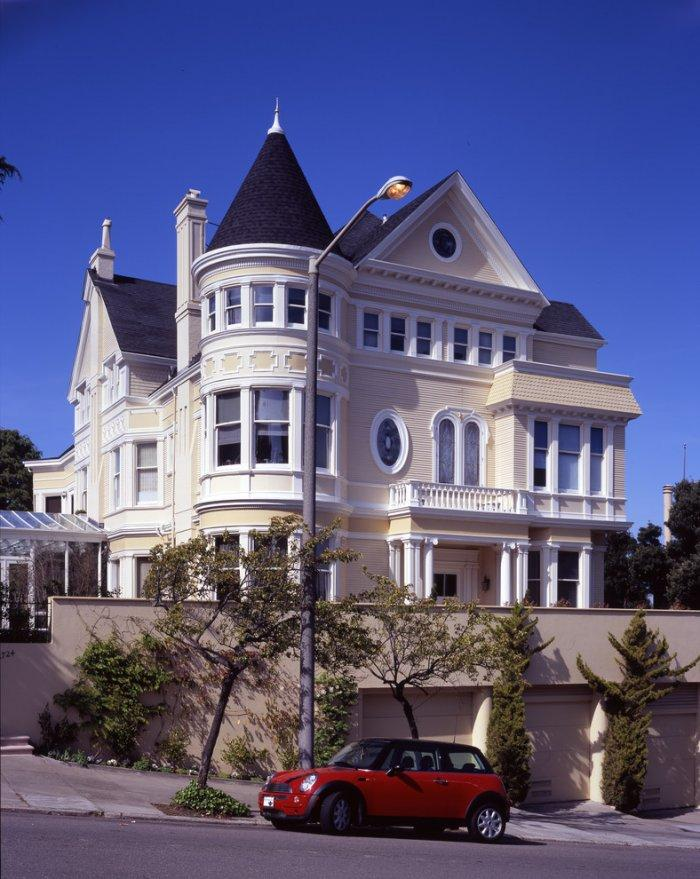 6 Styles Of Victorian House Architecture With Examples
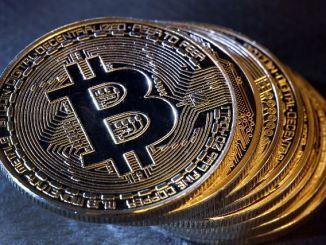 Bitcoin Price Increase Above 10%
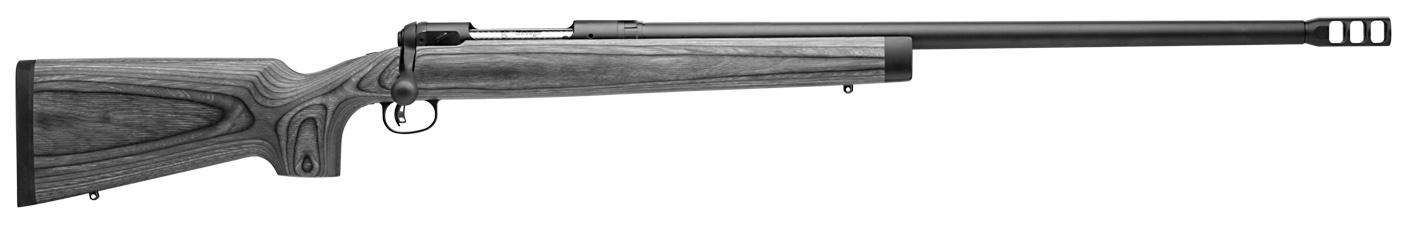 Model 112 Magnum Target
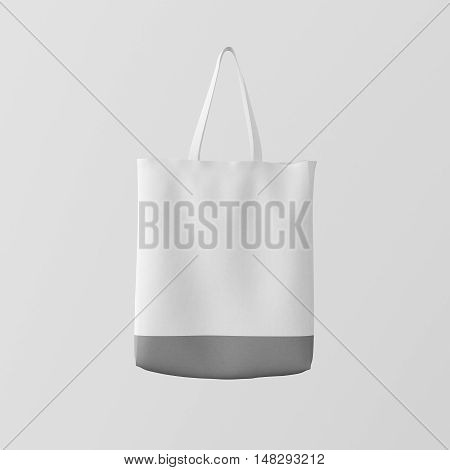 Closeup White Cotton Textile Bag Hanging Center Abstract Empty Background.Isolated Mockup Highly Detailed Texture Materials.Space for Business Message. Square. 3D rendering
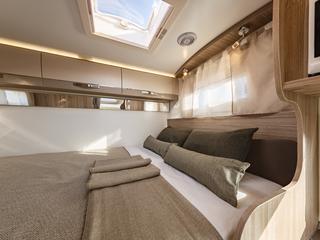 Mileo 201 Bed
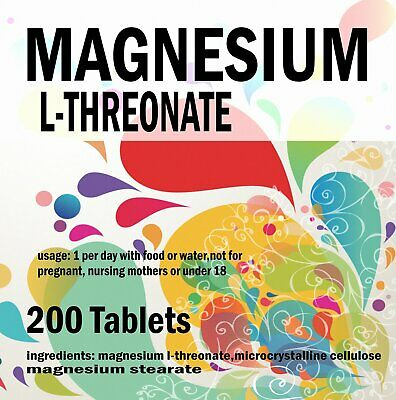 MAGNESIUM L-THREONATE  500mg Tablets  Bioavailable Form for the Brain x 200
————
- _WHAT YOU NEED TO DO_:
All of the entries above should be duplicated exactly, except for the pictures.

- _OUTPUT OF THE EXERCISE_:
 6 Styles Of Victorian House Architecture With Examples
 Bitcoin Price Increase Above 10%
 Model 112 Magnum Target
 Closeup White Cotton Textile Bag Hanging Center Abstract Empty Background.Isolated Mockup Highly Detailed Texture Materials.Space for Business Message. Square. 3D rendering
 Mileo 201 Bed
 MAGNESIUM L-THREONATE  500mg Tablets  Bioavailable Form for the Brain x 200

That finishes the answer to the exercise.